J'aurais pu également ajouter "frustration" et "consternation" à cette réplique éructée par Benoît Poelvoorde, alors au bord de la crise de nerfs lorsqu'il tentait avec un certain cynisme de remotiver son équipe de cyclistes amateurs, pour décrire ce « Poison Blood » insipide et mal dégrossi ! Et pour cause, sur le papier tout prêtait pourtant à l'extase obscur : Jenks Miller, le Rémi Bricka oeuvrant derrière HORSEBACK (dont le superbe « Dead Ringers » est chroniqué en ces colonnes), associé à Neill Jameson, vocaliste attitré d'une des formations américaines les plus respectées en matière de black metal, KRIEG. Relapse Records n'y allait pas avec le dos de la cuillère pour présenter sa nouvelle offrande diabolique puisqu'il fallait se préparer à encaisser un summum de black metal minimaliste et mystique. Et pourtant...
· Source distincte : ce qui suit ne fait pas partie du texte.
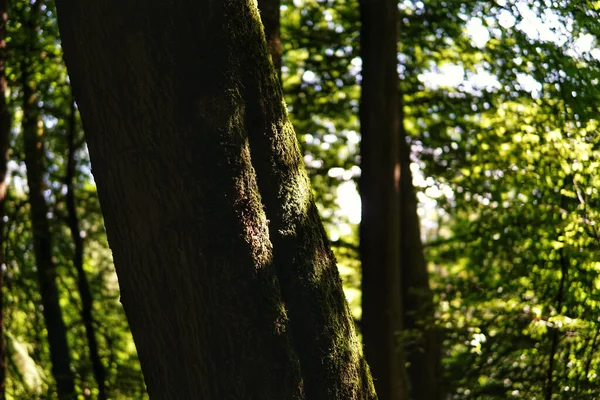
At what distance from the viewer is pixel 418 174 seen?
10.1 metres

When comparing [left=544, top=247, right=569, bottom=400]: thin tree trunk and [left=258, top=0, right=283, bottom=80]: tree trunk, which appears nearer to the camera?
[left=258, top=0, right=283, bottom=80]: tree trunk

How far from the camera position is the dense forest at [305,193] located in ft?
9.30

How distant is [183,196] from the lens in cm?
281

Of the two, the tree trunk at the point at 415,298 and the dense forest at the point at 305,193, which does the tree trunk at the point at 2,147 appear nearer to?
the dense forest at the point at 305,193

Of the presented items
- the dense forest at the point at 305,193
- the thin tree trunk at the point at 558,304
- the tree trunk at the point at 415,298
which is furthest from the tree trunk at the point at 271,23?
the tree trunk at the point at 415,298

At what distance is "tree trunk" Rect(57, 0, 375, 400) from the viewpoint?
2.81 meters

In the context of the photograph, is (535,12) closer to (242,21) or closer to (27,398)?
(242,21)

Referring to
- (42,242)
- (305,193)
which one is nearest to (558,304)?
(305,193)

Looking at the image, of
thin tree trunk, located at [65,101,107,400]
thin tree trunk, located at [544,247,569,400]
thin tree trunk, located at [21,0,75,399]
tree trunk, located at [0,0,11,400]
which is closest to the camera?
thin tree trunk, located at [544,247,569,400]

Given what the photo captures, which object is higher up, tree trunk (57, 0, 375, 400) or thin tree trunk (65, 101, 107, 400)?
thin tree trunk (65, 101, 107, 400)

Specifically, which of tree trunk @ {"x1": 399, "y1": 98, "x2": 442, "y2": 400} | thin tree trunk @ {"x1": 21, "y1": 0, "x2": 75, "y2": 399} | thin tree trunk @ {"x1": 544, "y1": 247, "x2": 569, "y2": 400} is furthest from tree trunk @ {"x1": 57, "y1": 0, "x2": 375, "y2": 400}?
thin tree trunk @ {"x1": 21, "y1": 0, "x2": 75, "y2": 399}

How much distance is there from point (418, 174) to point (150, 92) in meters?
7.57

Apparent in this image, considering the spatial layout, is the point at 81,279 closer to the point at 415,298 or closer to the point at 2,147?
the point at 2,147

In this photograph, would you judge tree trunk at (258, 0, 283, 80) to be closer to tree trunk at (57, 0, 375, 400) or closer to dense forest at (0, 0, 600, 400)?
dense forest at (0, 0, 600, 400)
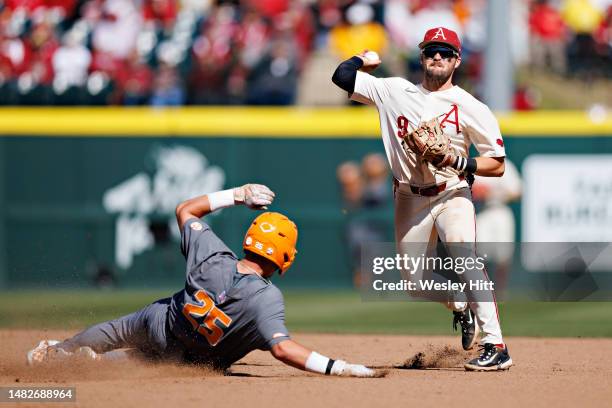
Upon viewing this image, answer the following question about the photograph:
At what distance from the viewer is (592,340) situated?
927 centimetres

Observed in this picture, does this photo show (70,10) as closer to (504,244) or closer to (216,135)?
(216,135)

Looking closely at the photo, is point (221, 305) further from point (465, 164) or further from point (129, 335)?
point (465, 164)

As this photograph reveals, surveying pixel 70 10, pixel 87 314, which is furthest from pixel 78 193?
pixel 87 314

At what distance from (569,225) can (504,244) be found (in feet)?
2.97

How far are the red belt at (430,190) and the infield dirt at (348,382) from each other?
1.15 meters

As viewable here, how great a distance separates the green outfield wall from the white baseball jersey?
739cm

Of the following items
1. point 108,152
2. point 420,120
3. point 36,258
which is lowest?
point 36,258

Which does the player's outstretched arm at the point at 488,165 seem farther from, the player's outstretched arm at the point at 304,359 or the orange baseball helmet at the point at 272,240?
the player's outstretched arm at the point at 304,359

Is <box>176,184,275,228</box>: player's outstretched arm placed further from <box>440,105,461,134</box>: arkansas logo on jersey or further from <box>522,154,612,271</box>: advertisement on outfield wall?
<box>522,154,612,271</box>: advertisement on outfield wall

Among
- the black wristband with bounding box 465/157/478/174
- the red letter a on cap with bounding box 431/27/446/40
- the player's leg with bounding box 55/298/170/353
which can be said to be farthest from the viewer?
the red letter a on cap with bounding box 431/27/446/40

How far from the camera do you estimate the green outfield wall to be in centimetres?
1466

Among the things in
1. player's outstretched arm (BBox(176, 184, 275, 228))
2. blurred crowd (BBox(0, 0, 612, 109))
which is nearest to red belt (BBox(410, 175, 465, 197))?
player's outstretched arm (BBox(176, 184, 275, 228))

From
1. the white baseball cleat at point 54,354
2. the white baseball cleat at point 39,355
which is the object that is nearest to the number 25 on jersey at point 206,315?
the white baseball cleat at point 54,354

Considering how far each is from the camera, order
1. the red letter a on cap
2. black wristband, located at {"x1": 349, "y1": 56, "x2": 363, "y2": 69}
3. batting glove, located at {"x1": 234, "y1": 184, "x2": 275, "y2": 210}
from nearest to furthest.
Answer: batting glove, located at {"x1": 234, "y1": 184, "x2": 275, "y2": 210} → the red letter a on cap → black wristband, located at {"x1": 349, "y1": 56, "x2": 363, "y2": 69}
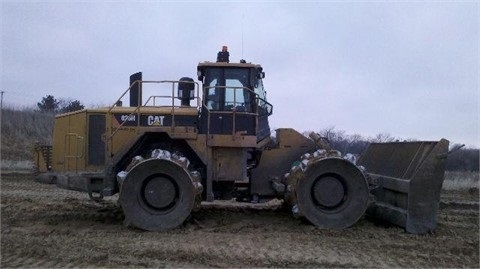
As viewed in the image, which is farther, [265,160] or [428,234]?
[265,160]

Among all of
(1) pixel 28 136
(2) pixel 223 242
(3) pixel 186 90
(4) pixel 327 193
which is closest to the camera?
(2) pixel 223 242

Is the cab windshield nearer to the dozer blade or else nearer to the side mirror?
the side mirror

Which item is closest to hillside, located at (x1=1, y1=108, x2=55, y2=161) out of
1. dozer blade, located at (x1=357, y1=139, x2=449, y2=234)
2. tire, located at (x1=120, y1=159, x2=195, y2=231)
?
tire, located at (x1=120, y1=159, x2=195, y2=231)

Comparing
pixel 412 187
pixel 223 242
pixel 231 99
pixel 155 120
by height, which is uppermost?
pixel 231 99

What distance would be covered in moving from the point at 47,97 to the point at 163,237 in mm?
42023

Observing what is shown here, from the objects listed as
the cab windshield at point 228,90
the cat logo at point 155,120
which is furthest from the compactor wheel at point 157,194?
the cab windshield at point 228,90

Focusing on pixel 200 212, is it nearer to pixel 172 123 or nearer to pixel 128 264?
pixel 172 123

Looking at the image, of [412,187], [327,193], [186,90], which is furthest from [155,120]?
[412,187]

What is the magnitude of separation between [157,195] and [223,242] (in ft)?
5.81

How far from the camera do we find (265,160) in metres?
10.9

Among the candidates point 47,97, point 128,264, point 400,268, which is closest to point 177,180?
point 128,264

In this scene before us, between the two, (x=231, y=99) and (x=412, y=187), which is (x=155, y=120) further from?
(x=412, y=187)

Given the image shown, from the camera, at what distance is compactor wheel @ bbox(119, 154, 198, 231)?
958 centimetres

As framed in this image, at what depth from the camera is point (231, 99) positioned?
34.6ft
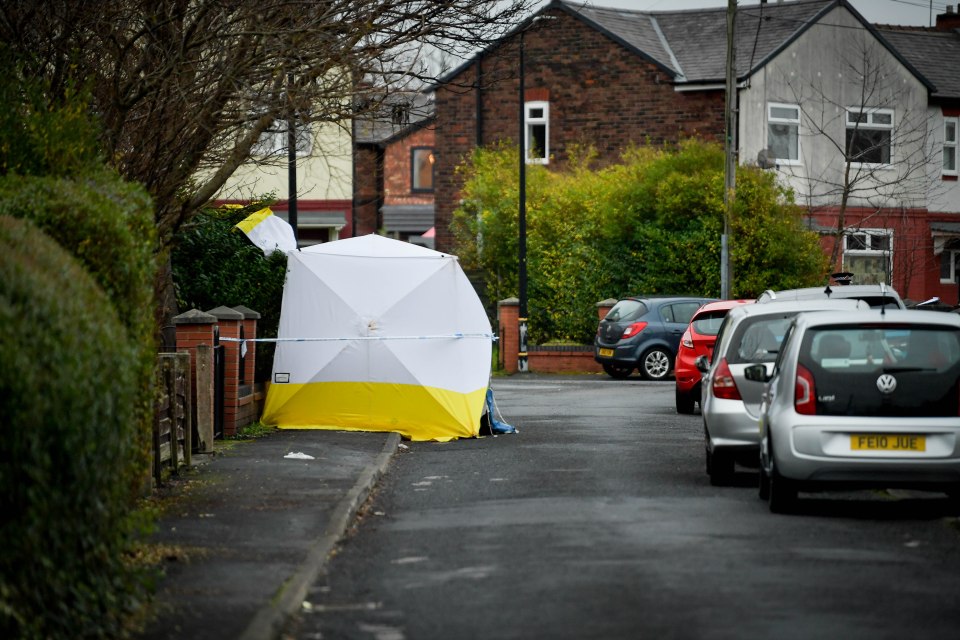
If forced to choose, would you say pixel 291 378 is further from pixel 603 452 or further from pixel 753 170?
pixel 753 170

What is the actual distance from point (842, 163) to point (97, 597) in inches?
1458

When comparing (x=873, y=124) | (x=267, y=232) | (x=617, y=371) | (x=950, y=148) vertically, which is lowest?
(x=617, y=371)

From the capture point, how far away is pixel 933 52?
4719cm

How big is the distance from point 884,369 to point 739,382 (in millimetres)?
2442

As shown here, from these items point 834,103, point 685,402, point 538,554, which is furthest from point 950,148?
point 538,554

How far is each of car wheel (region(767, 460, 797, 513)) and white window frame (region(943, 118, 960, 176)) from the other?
34951mm

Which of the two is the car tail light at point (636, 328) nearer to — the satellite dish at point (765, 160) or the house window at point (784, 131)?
the satellite dish at point (765, 160)

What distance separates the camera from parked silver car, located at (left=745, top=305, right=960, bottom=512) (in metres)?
11.2

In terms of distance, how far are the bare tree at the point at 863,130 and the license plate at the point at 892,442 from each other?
29766 mm

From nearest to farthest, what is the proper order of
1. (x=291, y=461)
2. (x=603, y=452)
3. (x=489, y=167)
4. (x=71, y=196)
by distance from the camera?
1. (x=71, y=196)
2. (x=291, y=461)
3. (x=603, y=452)
4. (x=489, y=167)

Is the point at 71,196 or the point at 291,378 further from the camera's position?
the point at 291,378

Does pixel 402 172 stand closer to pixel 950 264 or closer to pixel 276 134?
pixel 950 264

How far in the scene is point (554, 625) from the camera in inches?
300

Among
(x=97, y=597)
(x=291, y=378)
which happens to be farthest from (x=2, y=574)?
(x=291, y=378)
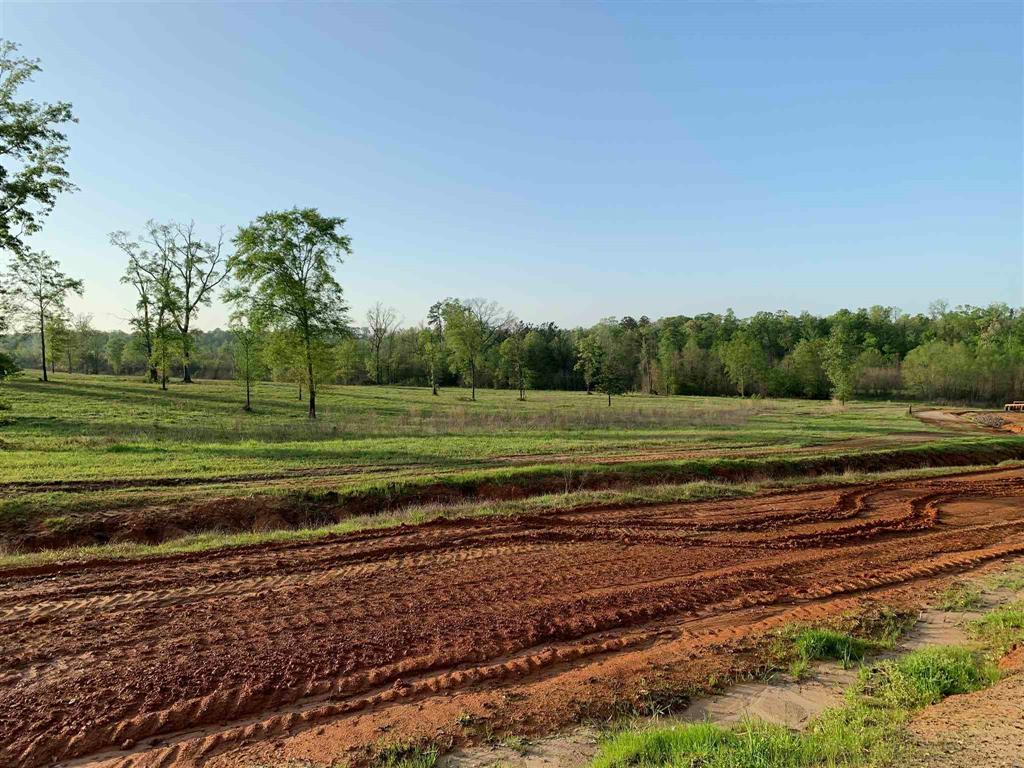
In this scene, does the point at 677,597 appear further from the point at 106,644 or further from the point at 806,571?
the point at 106,644

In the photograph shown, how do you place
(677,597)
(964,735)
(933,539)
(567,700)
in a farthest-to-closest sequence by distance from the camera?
(933,539) → (677,597) → (567,700) → (964,735)

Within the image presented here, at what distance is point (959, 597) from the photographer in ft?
26.8

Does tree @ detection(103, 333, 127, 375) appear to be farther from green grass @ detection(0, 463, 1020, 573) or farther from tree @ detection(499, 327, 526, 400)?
green grass @ detection(0, 463, 1020, 573)

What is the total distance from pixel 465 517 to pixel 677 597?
19.4ft

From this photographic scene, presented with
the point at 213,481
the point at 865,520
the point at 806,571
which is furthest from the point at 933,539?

De mystique il n'y a rien, mais alors rien du tout dans les dix-huit minutes que durent ce premier EP. A moins de considérer ces quelques notes de clavier indigentes comme une révélation psychédélique ? Pour ce qui est du minimalisme, en revanche, on peut dire que le duo a tout donné, trop donné même. Quelques riffs cache-misère d'une platitude birkinesque, une boîte à rythmes programmée avec des moufles, des râclements de gorges monotooooones et je vous passe la production qui m'a fait autant d'effet que la vue d'une saucisse désabusée terminant mollement son existence au fond d'un saladier inox. Ploc.
Voilà, POISON BLOOD, c'est ça. Ajoutez pour la forme une originalité proche du zéro polaire et un sens de la composition qui, sous couvert d'en faire le minimum, plonge involontairement (tout du moins je l'espère) dans l'auto-parodie. Reste une question en suspens à l'écoute de ce premier EP : que sont allés faire nos deux lascars dans une telle galère ? On parle ici de KRIEG et HORSEBACK tout de même. Une simple récréation artistique entre potes un brin éméchés, histoire de lâcher la bride entre deux albums ? Ou une volonté de remettre au goût du jour le son visqueux des formations les plus féroces du début des années 90 ? Si tel était le cas, ne dépensez pas le moindre euro, ne gâchez pas ne serait-ce qu'une minute dans ce naufrage annoncé et envoyez-vous entre les feuilles les originaux d'époque enfantés par BEHERIT, BLASPHEMY ou ARCHGOAT. Et savourez la sauvagerie ultime à l'état brut, sans concession aucune.